*** RECORDS TO USE Section Begins ***

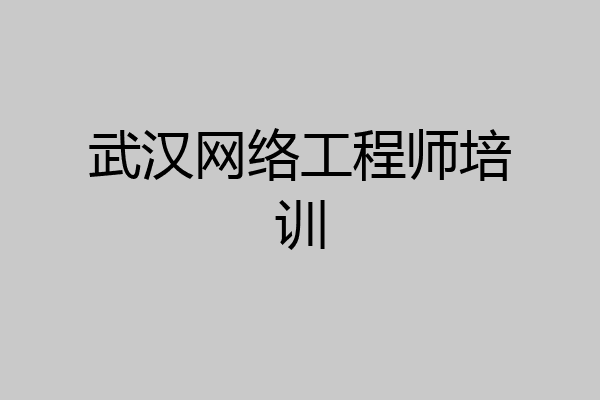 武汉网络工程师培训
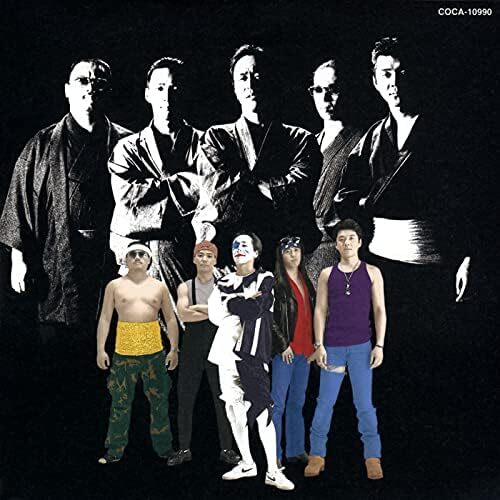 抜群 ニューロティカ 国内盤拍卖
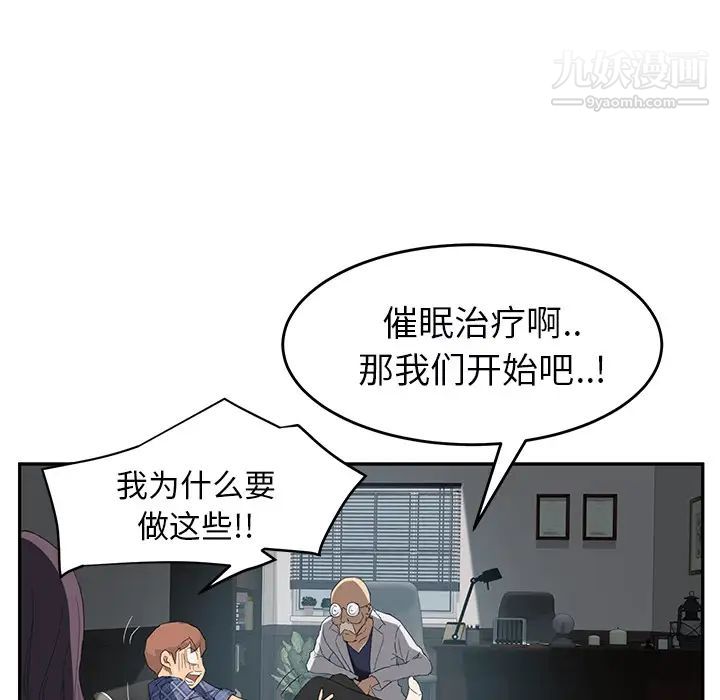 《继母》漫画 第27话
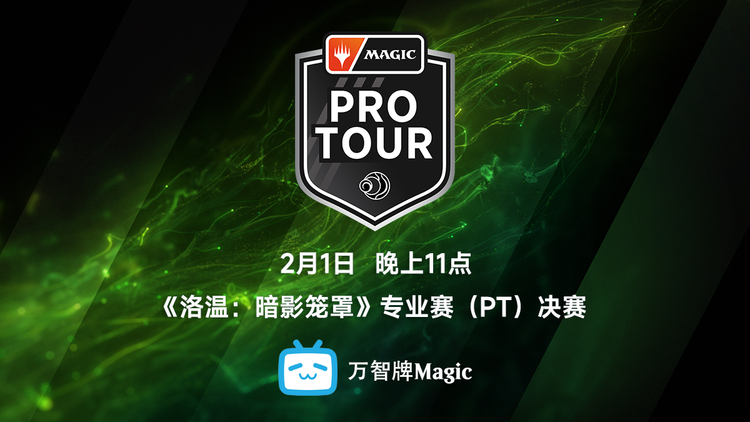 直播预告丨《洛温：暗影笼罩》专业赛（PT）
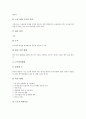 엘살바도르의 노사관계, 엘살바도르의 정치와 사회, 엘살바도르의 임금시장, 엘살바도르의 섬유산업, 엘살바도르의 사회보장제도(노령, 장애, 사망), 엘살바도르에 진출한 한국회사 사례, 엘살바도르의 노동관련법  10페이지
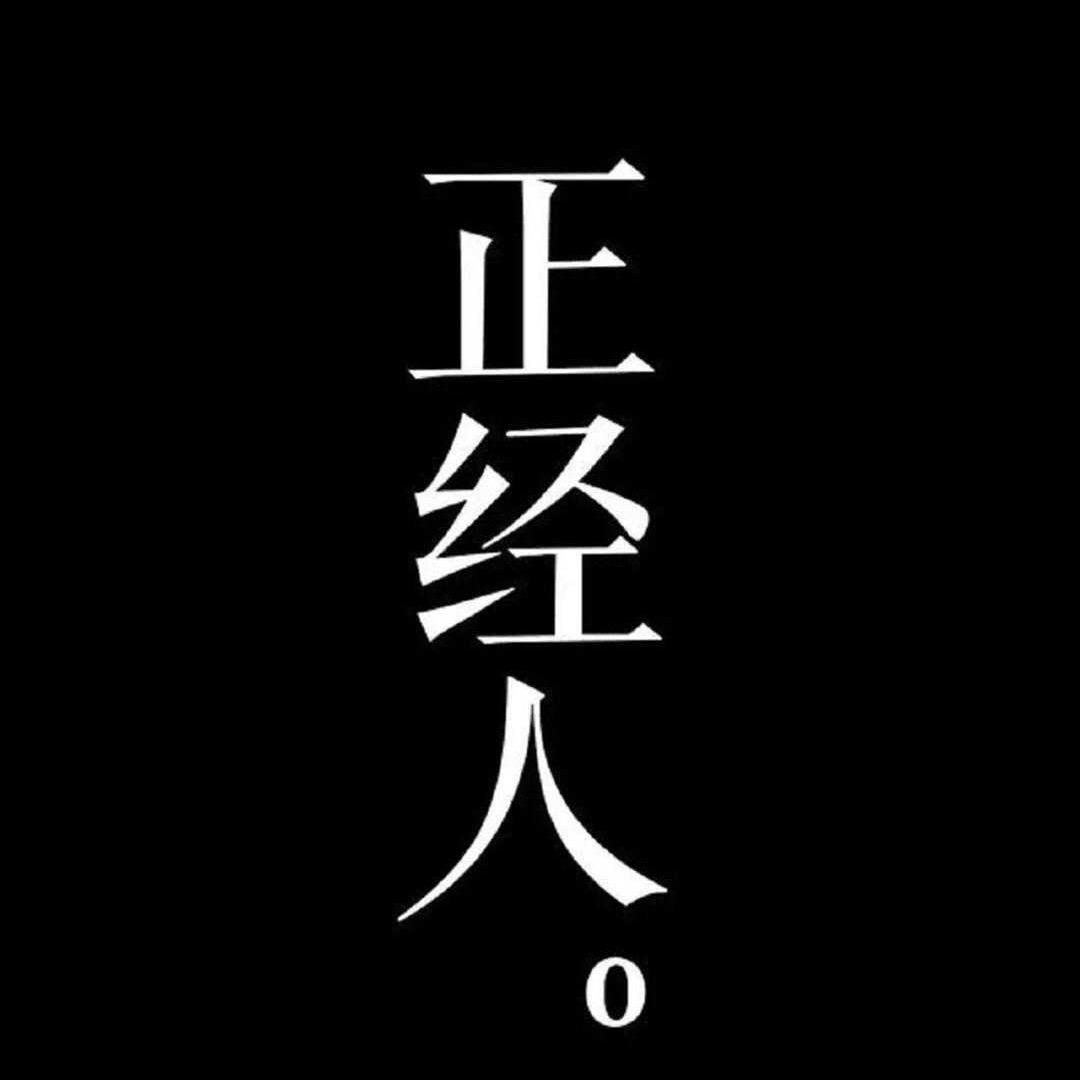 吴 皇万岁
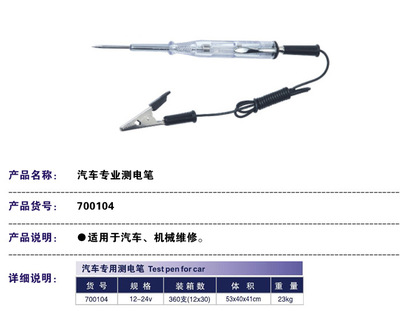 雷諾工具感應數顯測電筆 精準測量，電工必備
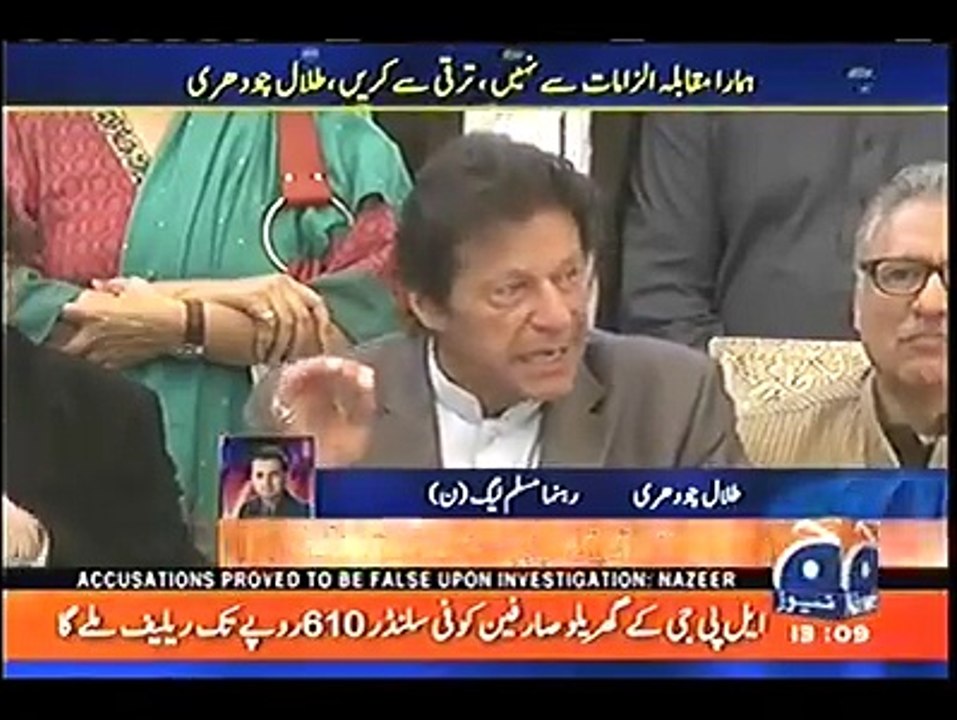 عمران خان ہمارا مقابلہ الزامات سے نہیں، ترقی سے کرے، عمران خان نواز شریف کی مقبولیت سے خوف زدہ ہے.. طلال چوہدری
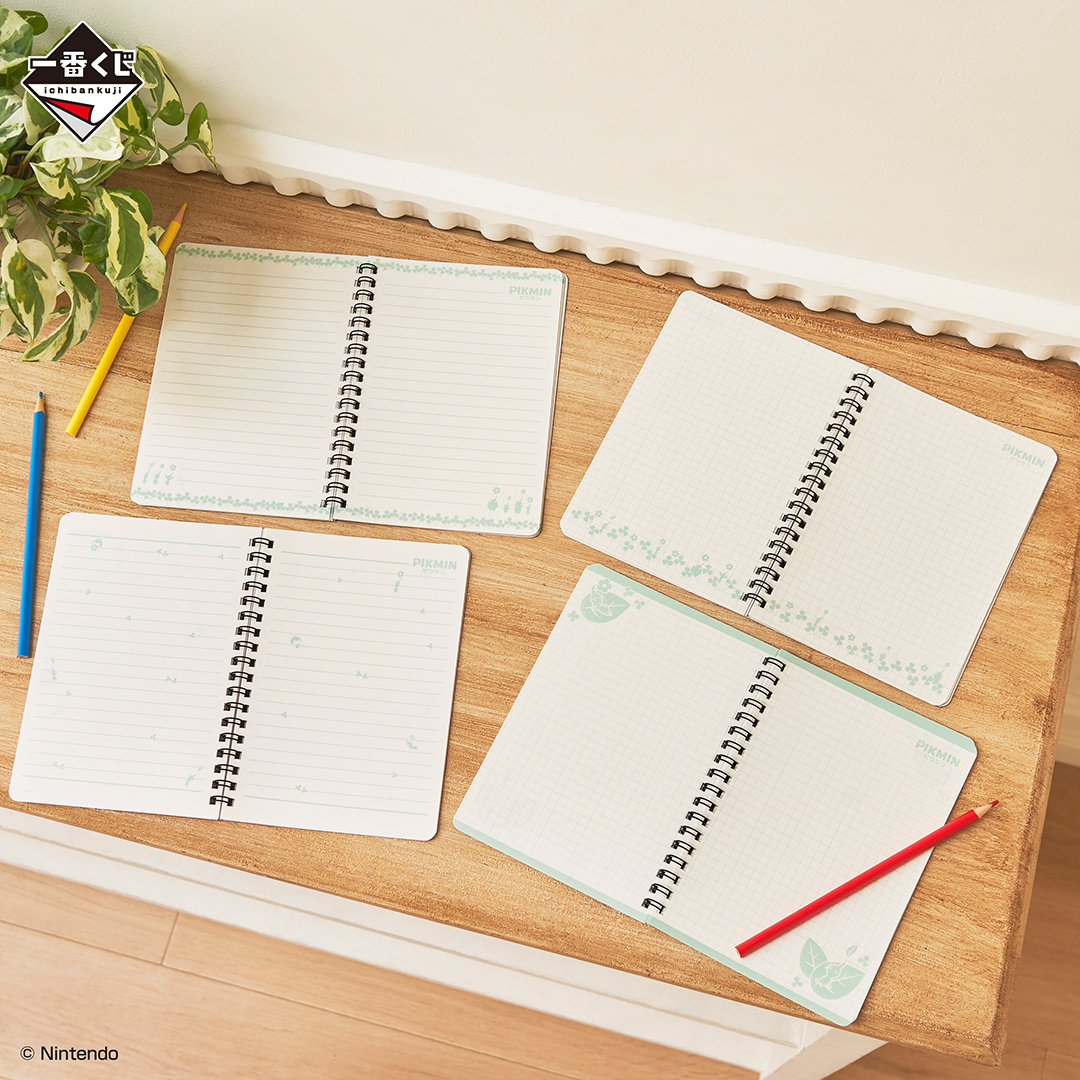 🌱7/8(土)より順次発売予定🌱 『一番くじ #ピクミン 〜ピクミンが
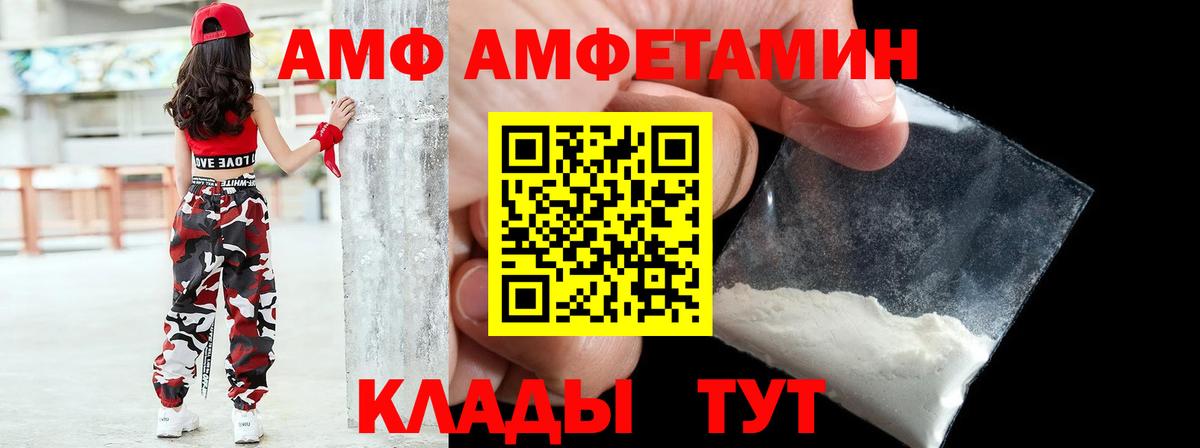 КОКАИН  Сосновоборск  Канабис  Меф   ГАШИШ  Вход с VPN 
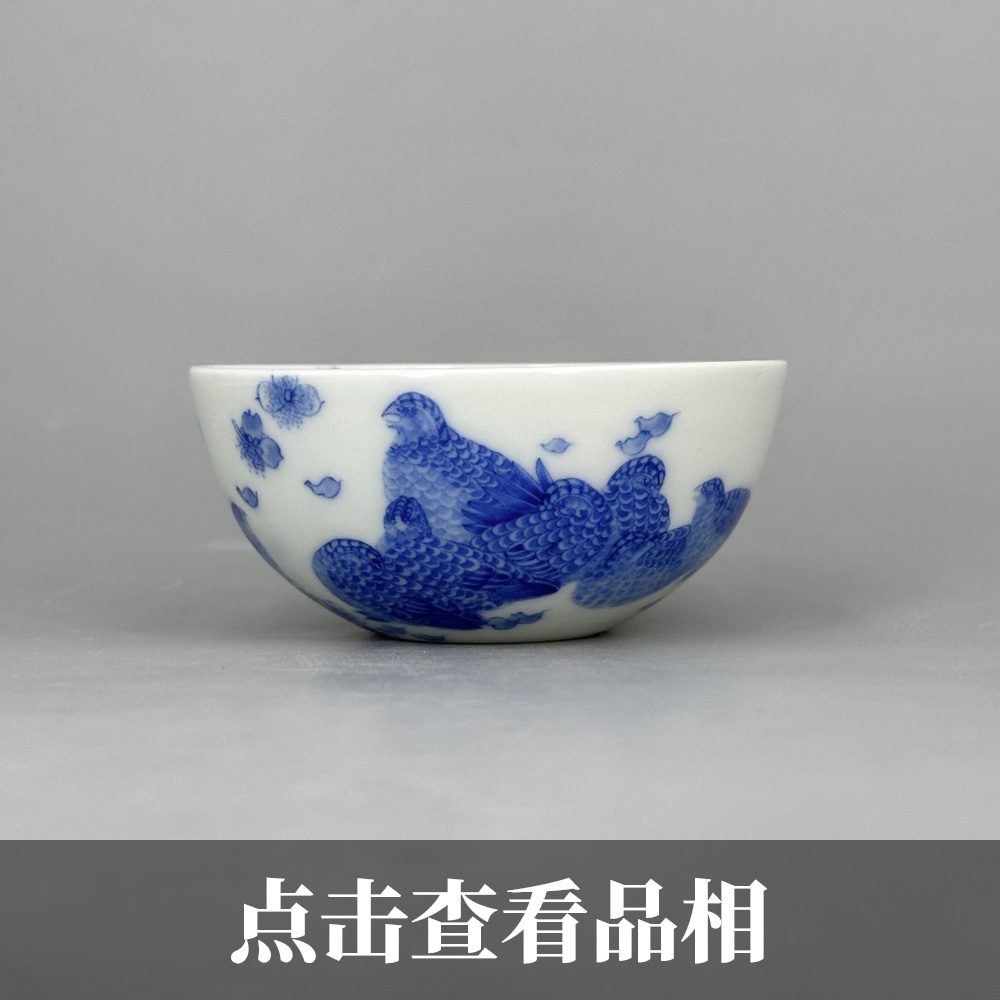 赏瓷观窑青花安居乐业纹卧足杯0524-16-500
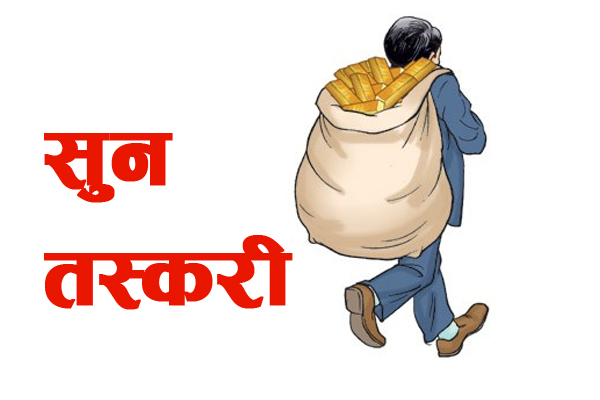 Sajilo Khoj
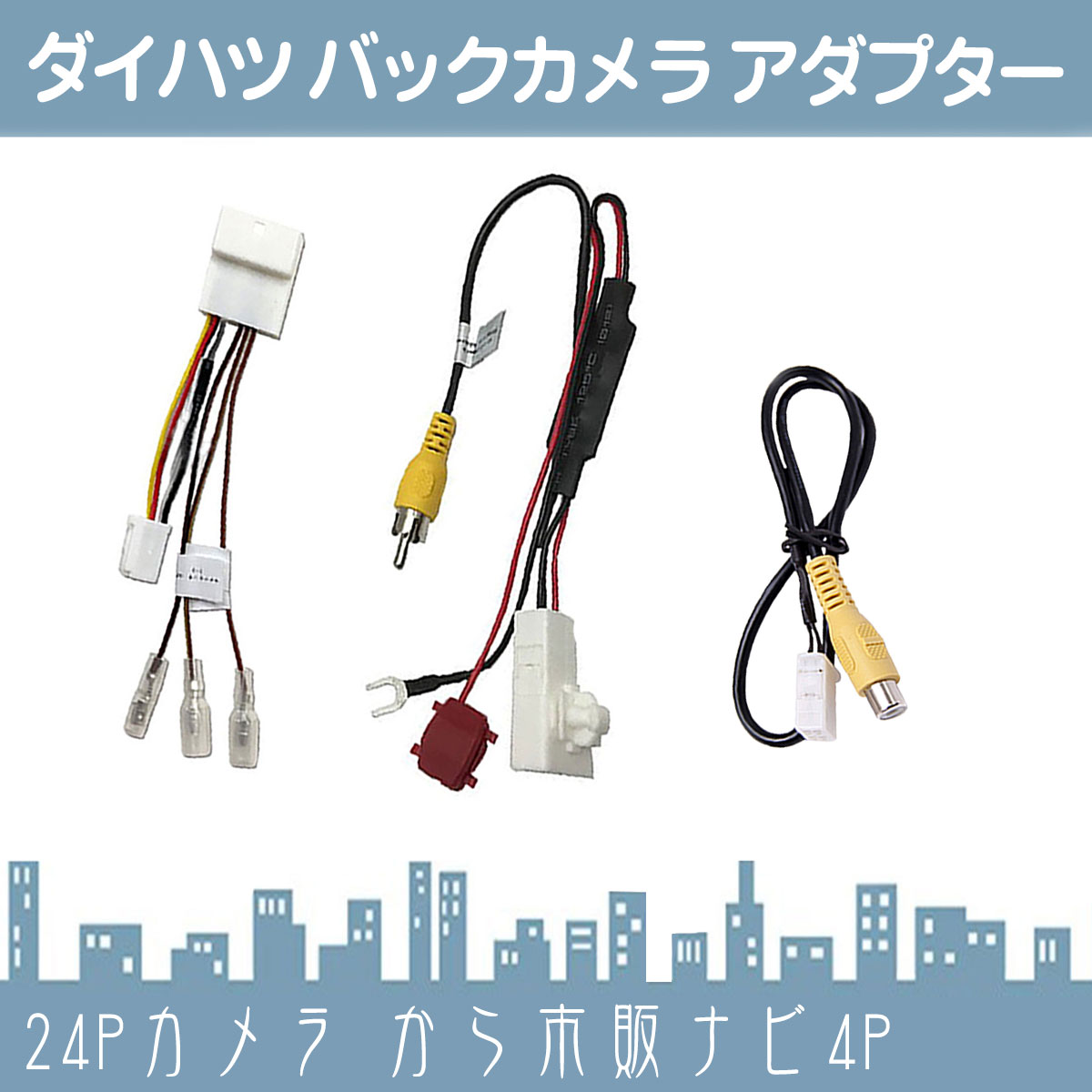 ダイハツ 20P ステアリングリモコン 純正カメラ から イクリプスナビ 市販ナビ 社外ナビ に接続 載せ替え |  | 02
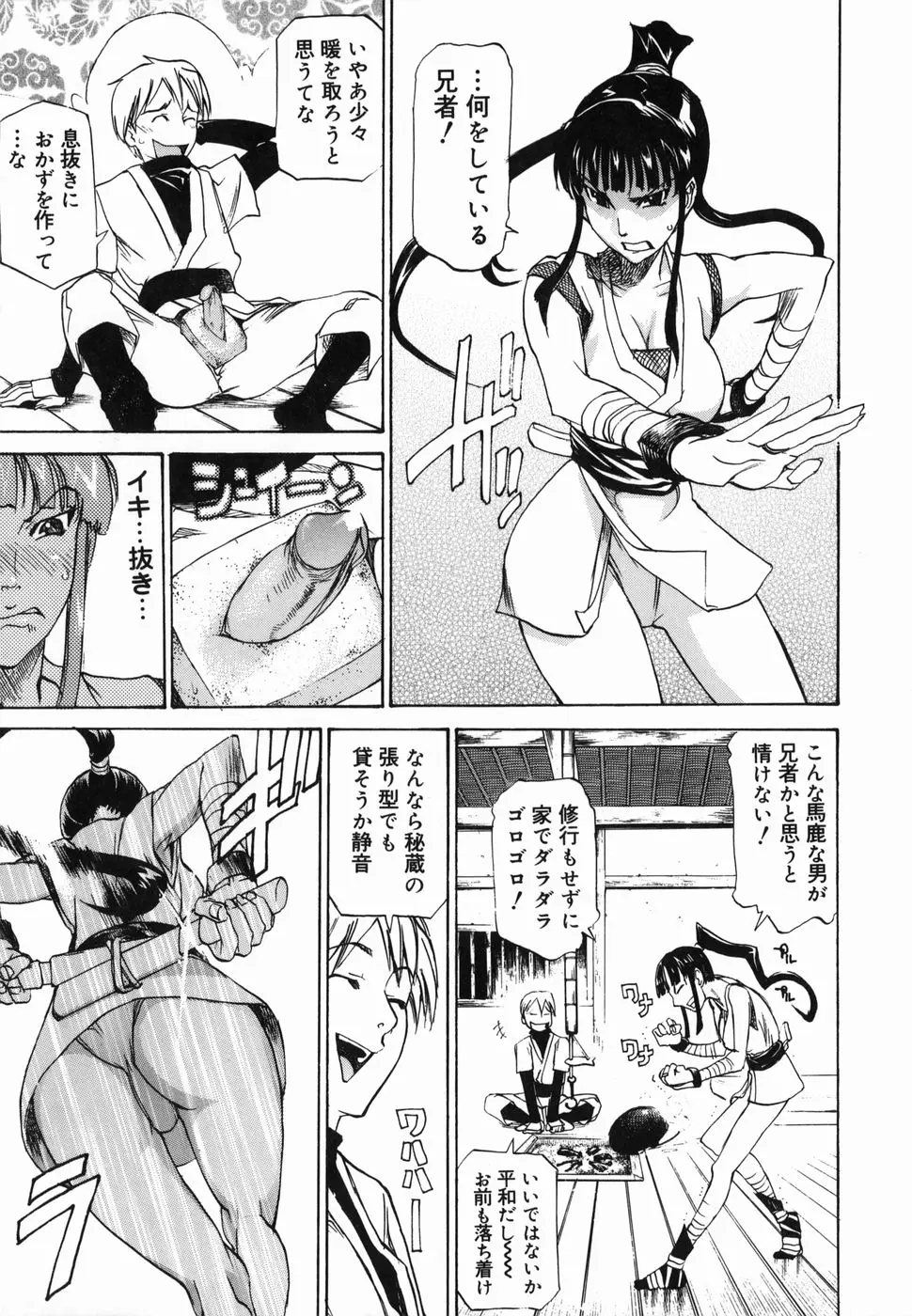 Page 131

*** RECORDS TO USE Section Ends ***

WHAT IS EXPECTED: Please reproduce, word for word, only the lines from the line that holds "Sajilo Khoj" through the final line of the entries above, omitting any pictures.

ANSWER FOR THIS EXERCISE:
 Sajilo Khoj
 ダイハツ 20P ステアリングリモコン 純正カメラ から イクリプスナビ 市販ナビ 社外ナビ に接続 載せ替え |  | 02
 Page 131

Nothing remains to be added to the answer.